Towson University plans stadium Facility would hold 11,000 seats, house five athletic programs

November 11, 1998|By Liz Atwood | Liz Atwood,SUN STAFF

Towson University and Maryland Stadium Authority officials unveiled plans yesterday for a $28 million expansion to the university's football stadium that would double the facility's seating.

Calling the upgraded stadium a "regional sports complex," officials said the proposed 11,000-seat facility would house five of the university's athletic programs as well as provide a location for high school tournaments and community events.

Towson residents, however, worried about traffic and noise from the stadium, were reserving judgment on the proposal until they could hear more details.

"We're next to a university. For students to use the field is a given. One of our concerns is nonstudent uses," said Vince Nesline, president of Southland Hills Improvement Association, a neighborhood group representing homeowners near the stadium.

Plans call for the addition of 5,500 seats, a four-level field house that would provide locker rooms and meeting facilities, expanding concessions and replacing the grass playing field with artificial turf.

No new parking would be provided nearby, but university officials said sufficient parking exists throughout the campus to accommodate the expanded stadium.

"We are very excited about the possibilities," said Wayne Edwards, Towson athletics director.

Although university officials have talked about expanding the football stadium for years, the university's move up to Division I-AA from Division II last year made the need for expansion more urgent, he said.

And the closing of Memorial Stadium in Baltimore has created a need for a facility that can entertain local sports events, like the annual rival game between Baltimore's City College and Polytechnic Institute, said Bruce Hoffman, director of Maryland Stadium Authority, which helped prepare the proposal.

"It will be a wonderful venue for the community," he said.

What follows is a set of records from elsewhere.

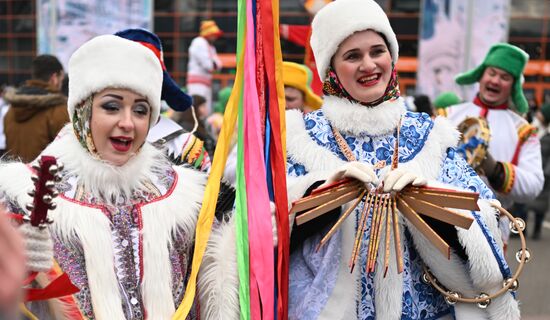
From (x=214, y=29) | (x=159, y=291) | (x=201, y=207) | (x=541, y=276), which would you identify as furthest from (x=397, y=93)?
(x=214, y=29)

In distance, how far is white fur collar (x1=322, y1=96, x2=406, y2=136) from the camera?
2.59 m

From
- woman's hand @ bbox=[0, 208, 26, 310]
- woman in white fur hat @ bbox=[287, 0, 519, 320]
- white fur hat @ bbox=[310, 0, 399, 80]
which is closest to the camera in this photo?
woman's hand @ bbox=[0, 208, 26, 310]

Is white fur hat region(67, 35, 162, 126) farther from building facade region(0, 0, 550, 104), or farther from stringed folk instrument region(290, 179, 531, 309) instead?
building facade region(0, 0, 550, 104)


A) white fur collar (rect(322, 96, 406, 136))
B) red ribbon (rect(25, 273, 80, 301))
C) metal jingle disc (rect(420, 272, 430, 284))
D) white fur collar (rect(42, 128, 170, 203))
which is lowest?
metal jingle disc (rect(420, 272, 430, 284))

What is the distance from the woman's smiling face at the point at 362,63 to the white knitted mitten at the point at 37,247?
3.77 ft

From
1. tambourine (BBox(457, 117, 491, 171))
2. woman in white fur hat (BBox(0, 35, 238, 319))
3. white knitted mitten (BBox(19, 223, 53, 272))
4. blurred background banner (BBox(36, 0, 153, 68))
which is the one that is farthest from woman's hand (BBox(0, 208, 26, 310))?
blurred background banner (BBox(36, 0, 153, 68))

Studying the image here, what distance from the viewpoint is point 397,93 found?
269 cm

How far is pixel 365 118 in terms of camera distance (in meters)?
2.59

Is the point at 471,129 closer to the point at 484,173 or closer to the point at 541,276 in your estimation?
the point at 484,173

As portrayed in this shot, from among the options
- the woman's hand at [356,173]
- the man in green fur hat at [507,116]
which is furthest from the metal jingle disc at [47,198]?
the man in green fur hat at [507,116]

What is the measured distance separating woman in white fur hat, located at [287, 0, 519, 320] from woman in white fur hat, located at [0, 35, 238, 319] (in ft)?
1.22

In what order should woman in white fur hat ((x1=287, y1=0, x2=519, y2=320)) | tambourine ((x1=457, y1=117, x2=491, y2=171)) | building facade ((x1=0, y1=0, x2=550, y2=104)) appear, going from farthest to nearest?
building facade ((x1=0, y1=0, x2=550, y2=104)) → tambourine ((x1=457, y1=117, x2=491, y2=171)) → woman in white fur hat ((x1=287, y1=0, x2=519, y2=320))

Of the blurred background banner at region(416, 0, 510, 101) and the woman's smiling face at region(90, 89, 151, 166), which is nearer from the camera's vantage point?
the woman's smiling face at region(90, 89, 151, 166)

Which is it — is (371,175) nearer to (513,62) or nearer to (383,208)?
(383,208)
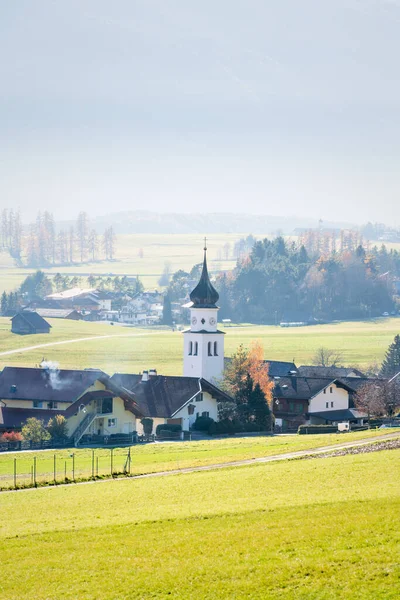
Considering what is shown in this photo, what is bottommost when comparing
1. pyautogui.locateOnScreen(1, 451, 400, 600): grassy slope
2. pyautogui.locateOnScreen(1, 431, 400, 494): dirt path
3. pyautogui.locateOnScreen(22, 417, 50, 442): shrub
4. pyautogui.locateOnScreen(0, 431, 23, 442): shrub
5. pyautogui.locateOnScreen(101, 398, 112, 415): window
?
pyautogui.locateOnScreen(0, 431, 23, 442): shrub

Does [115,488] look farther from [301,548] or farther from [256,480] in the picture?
[301,548]

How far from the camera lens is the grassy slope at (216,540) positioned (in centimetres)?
2439

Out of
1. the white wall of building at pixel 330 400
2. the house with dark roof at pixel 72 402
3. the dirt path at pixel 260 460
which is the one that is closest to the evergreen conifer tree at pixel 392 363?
the white wall of building at pixel 330 400

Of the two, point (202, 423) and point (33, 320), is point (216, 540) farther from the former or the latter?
point (33, 320)

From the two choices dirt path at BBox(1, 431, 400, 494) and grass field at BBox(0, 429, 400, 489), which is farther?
grass field at BBox(0, 429, 400, 489)

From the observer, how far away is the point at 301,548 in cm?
2630

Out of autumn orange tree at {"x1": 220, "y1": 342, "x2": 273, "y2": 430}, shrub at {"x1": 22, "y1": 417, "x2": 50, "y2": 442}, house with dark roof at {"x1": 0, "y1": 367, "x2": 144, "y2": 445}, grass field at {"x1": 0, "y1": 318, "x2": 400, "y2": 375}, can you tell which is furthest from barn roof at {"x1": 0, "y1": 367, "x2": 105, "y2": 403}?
grass field at {"x1": 0, "y1": 318, "x2": 400, "y2": 375}

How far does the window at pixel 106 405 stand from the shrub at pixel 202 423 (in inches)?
305

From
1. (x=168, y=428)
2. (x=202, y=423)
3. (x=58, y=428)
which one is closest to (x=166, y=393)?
(x=202, y=423)

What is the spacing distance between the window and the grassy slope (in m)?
34.4

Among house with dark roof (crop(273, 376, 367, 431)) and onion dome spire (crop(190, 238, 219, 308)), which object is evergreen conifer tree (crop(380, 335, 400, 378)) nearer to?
onion dome spire (crop(190, 238, 219, 308))

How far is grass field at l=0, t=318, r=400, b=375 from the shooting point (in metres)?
145

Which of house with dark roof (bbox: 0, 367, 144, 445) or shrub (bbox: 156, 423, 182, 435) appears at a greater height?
house with dark roof (bbox: 0, 367, 144, 445)

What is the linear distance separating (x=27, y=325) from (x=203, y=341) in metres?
87.7
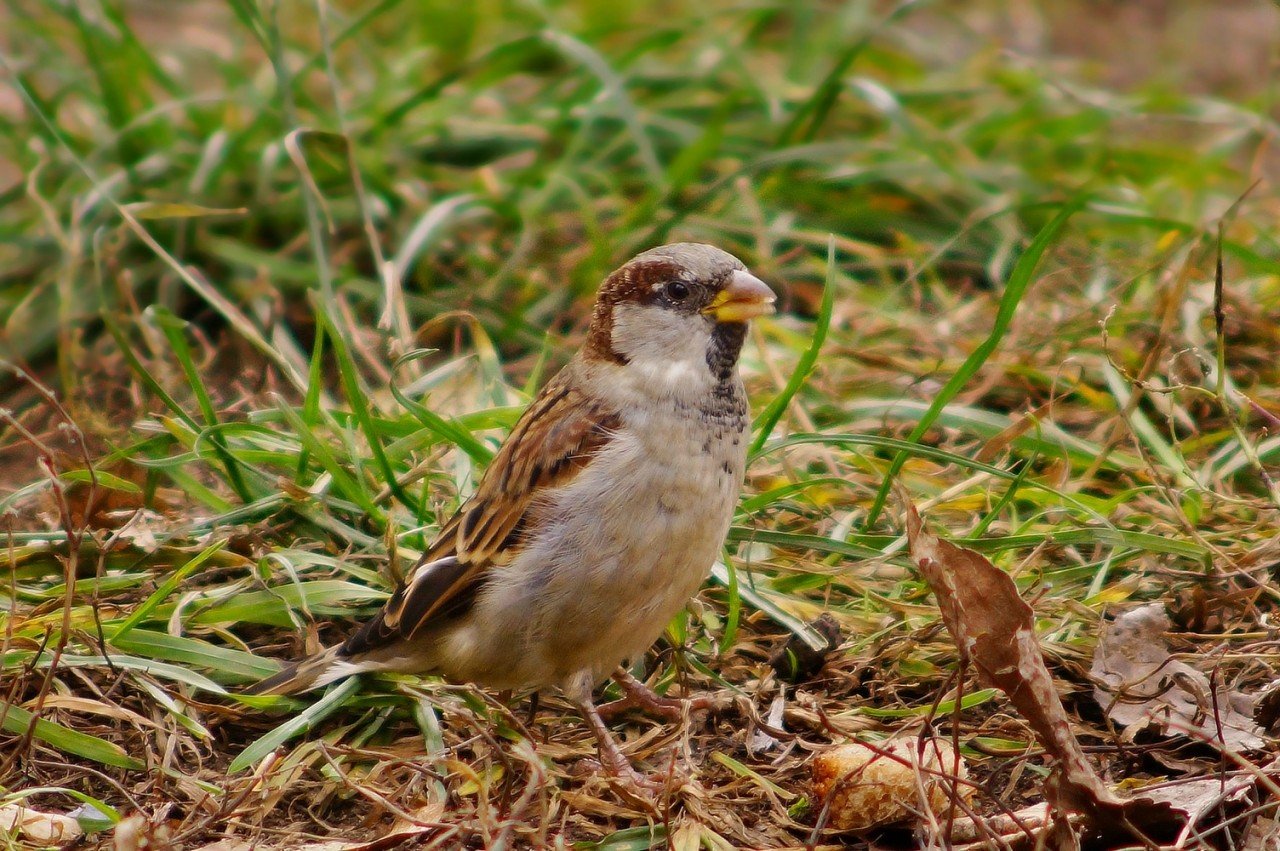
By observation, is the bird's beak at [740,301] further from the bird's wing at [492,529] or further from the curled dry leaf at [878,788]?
the curled dry leaf at [878,788]

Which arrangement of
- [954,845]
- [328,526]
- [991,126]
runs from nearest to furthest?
[954,845] → [328,526] → [991,126]

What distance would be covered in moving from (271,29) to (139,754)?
2.55m

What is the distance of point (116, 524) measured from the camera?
139 inches

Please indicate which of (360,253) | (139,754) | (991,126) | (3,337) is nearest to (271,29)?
(360,253)

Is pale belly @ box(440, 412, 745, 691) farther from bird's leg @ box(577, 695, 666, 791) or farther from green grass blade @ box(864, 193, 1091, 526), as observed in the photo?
green grass blade @ box(864, 193, 1091, 526)

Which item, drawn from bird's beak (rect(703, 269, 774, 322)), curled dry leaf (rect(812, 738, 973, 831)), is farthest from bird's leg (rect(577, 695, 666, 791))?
bird's beak (rect(703, 269, 774, 322))

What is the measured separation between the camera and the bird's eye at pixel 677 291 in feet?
10.4

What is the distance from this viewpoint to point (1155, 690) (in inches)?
115

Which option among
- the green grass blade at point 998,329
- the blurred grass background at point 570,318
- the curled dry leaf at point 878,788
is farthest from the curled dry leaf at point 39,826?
the green grass blade at point 998,329

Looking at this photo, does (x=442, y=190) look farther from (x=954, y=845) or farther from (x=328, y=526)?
(x=954, y=845)

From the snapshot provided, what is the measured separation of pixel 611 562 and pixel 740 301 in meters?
0.68

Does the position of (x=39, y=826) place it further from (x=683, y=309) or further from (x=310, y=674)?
(x=683, y=309)

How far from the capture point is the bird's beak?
3115mm

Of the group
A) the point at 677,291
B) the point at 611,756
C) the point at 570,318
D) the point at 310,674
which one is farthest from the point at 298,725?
the point at 570,318
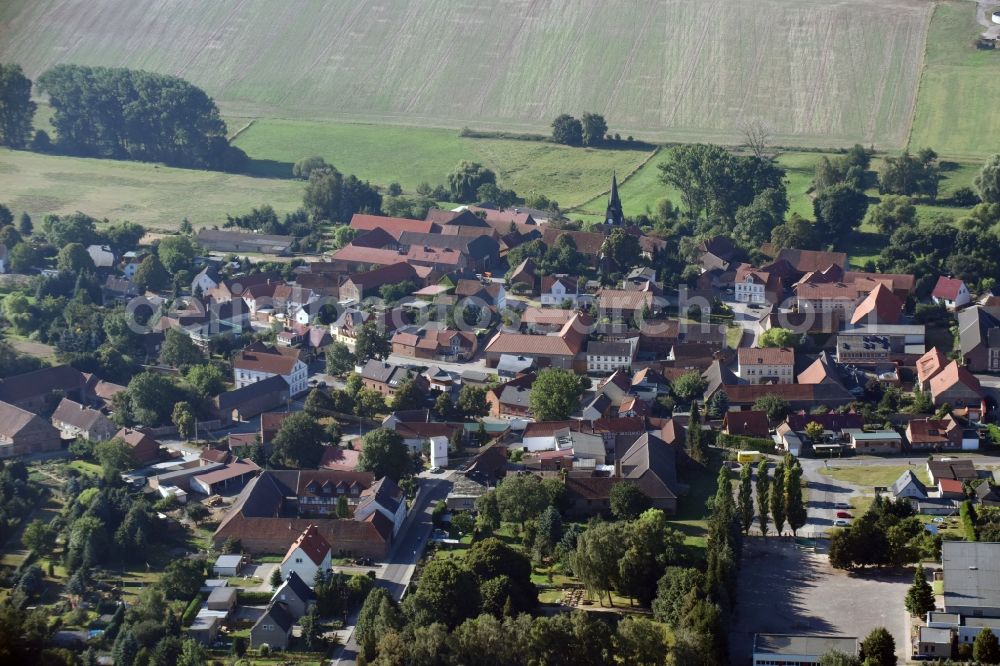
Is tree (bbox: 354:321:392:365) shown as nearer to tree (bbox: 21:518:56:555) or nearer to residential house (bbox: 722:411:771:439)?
residential house (bbox: 722:411:771:439)

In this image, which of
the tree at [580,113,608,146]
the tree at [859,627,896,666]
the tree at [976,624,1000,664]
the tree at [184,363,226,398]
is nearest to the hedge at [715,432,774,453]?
the tree at [859,627,896,666]

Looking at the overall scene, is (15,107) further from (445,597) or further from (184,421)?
(445,597)

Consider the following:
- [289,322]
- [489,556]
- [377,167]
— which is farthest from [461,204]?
[489,556]

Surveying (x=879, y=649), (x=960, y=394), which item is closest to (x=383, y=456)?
(x=879, y=649)

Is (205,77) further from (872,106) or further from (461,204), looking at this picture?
(872,106)

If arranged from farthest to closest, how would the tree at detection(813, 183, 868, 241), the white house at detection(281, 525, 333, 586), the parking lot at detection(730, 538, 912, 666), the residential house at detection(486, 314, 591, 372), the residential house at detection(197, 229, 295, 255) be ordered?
the residential house at detection(197, 229, 295, 255) → the tree at detection(813, 183, 868, 241) → the residential house at detection(486, 314, 591, 372) → the white house at detection(281, 525, 333, 586) → the parking lot at detection(730, 538, 912, 666)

Hoffman said the funding for the facility -- which the school will seek from the state -- could be spread over two fiscal years. The university will make its first request to the General Assembly in the coming session. University officials also will be asking for private donations.

"I'm looking for a rainbow," said University President Hoke Smith.

If the General Assembly approves money for the expansion, construction could start next summer and be completed by 2001, Hoffman said.

Architects Cho, Wilks & Benn and Ellerbe Becket have been hired to design the facility.

"It sounds like something very exciting," said Paul J. Schwab, of Towson Business Association.

Neighbors are wary about the possible impact of expanding the stadium, where attendance rarely exceeds 3,000.

"We'll be interested in how they manage the parking and traffic flow in and out of the stadium," said Betsy Kahl, president of Greater Towson Council of Community Associations.

"We understand the concerns," said Stephen S. Showers, the university's associate vice president of facilities management. "Wanting to be a good neighbor is something we've given a lot of thought to."